Además, recibía las visitas de mi amiga Cristina que trabaja en los laboratorios de hematología y cuando ya había pasado un tiempo prudencial tuve la visita de esa misma hermana que tanto me animó al principio, la misma que afortunadamente no se dedicó a la psicología.
Una vez superado el cansancio que me produjo la quimio, los días se hicieron más duros. En principio lo que digo no tiene sentido porque si no tuve apenas efectos secundarios y el cansancio ya no existía, ¿por qué fueron días más duros? Porque ya me sentía bien, me sentía con fuerzas y lo único que quería era salir de allí.
------
■ ACTIVIDADES:
[a] Según el relato sobre la quimioterapia, ¿dónde trabaja Cristina?
[b] Enumera todas las razones que da el relato sobre la quimioterapia para explicar por qué los días se hicieron más duros.
[c] Prosigue el relato sobre la quimioterapia a partir de su última oración.
------
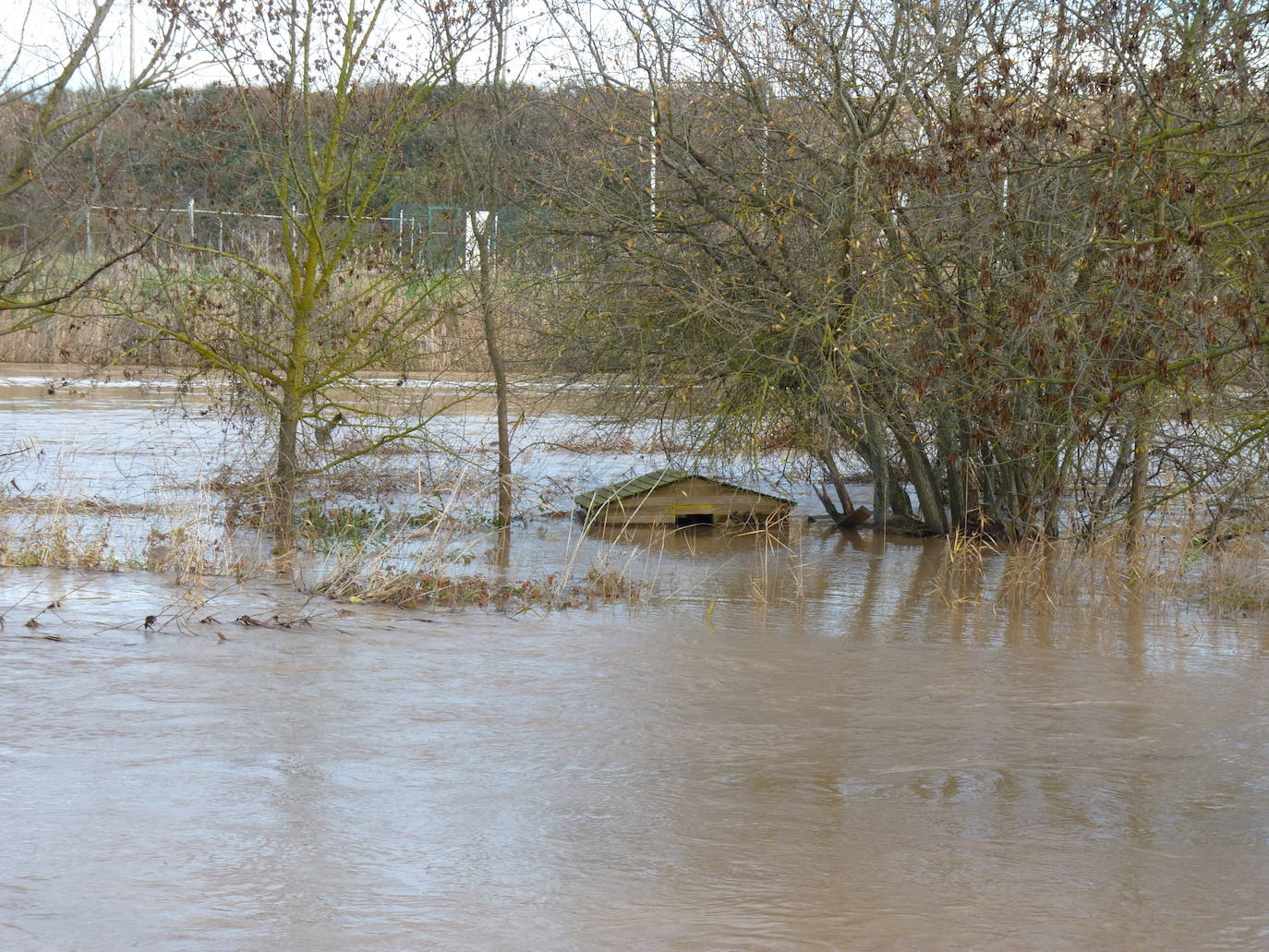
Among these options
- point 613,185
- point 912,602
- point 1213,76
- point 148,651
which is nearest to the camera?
point 148,651

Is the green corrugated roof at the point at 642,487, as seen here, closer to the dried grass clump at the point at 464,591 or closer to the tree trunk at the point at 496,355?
the tree trunk at the point at 496,355

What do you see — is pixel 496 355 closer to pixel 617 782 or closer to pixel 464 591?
pixel 464 591

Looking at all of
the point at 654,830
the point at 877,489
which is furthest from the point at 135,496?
the point at 654,830

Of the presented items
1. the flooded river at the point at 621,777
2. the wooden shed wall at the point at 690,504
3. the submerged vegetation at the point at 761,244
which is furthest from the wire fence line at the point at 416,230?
the flooded river at the point at 621,777

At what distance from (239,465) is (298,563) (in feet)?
13.6

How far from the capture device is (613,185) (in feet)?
36.2

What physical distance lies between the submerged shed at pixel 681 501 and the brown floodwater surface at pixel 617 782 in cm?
409

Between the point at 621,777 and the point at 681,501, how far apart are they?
24.1 ft

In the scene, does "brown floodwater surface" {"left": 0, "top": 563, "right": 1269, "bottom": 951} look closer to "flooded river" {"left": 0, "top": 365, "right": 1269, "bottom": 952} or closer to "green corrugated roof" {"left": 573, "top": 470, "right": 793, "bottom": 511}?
"flooded river" {"left": 0, "top": 365, "right": 1269, "bottom": 952}

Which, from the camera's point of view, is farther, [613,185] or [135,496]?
[135,496]

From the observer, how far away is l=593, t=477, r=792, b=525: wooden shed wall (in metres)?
13.0

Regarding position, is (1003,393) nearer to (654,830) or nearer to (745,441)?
(745,441)

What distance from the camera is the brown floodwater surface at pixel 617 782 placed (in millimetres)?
4379

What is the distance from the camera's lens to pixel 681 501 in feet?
42.9
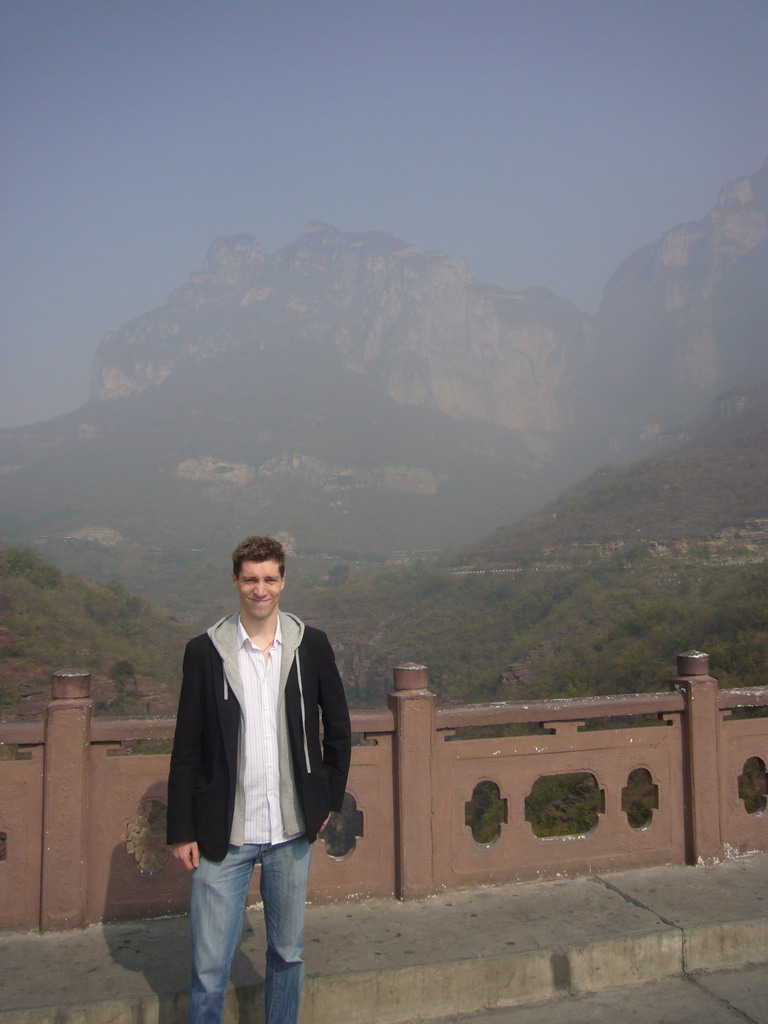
------
■ RESPUESTAS POR TAREA:
[a] En los laboratorios de hematología.

[b]
- Ya se sentía bien.
- Se sentía con fuerzas.
- Lo único que quería era salir de allí.

[c]
Nunca, jamás en mi vida he estado más aburrido. Estaba aburrido del aburrimiento. Era aplastante. Tenía mi teléfono con tarifa de datos ilimitada y con ella me conectaba a internet con mi pc que a su vez tenía cargado de series y películas, además de haberme llevado 3 libros. Pero cuando uno tiene tantísimo tiempo para sí mismo, todo cansa. Me cansé de series, me cansé de películas, me cansé de leer porque no es lo mismo estar todos los días ocupado y reservar una tarde a ver películas, que tener todo el día a tu disposición uno tras otro. Cuando estás ocupado, disfrutas esos momentos libres como agua de mayo. Cuando tienes tanto tiempo libre ya no sabes ni qué hacer.
Y es en este momento cuando entra en acción la impaciencia y los momentos de desesperación porque ya te encuentras bien, crees que ya estás preparado para irte a casa, pero no es así porque hasta que la nueva médula no comience a dar sus frutos como es debido, no te mueves de allí.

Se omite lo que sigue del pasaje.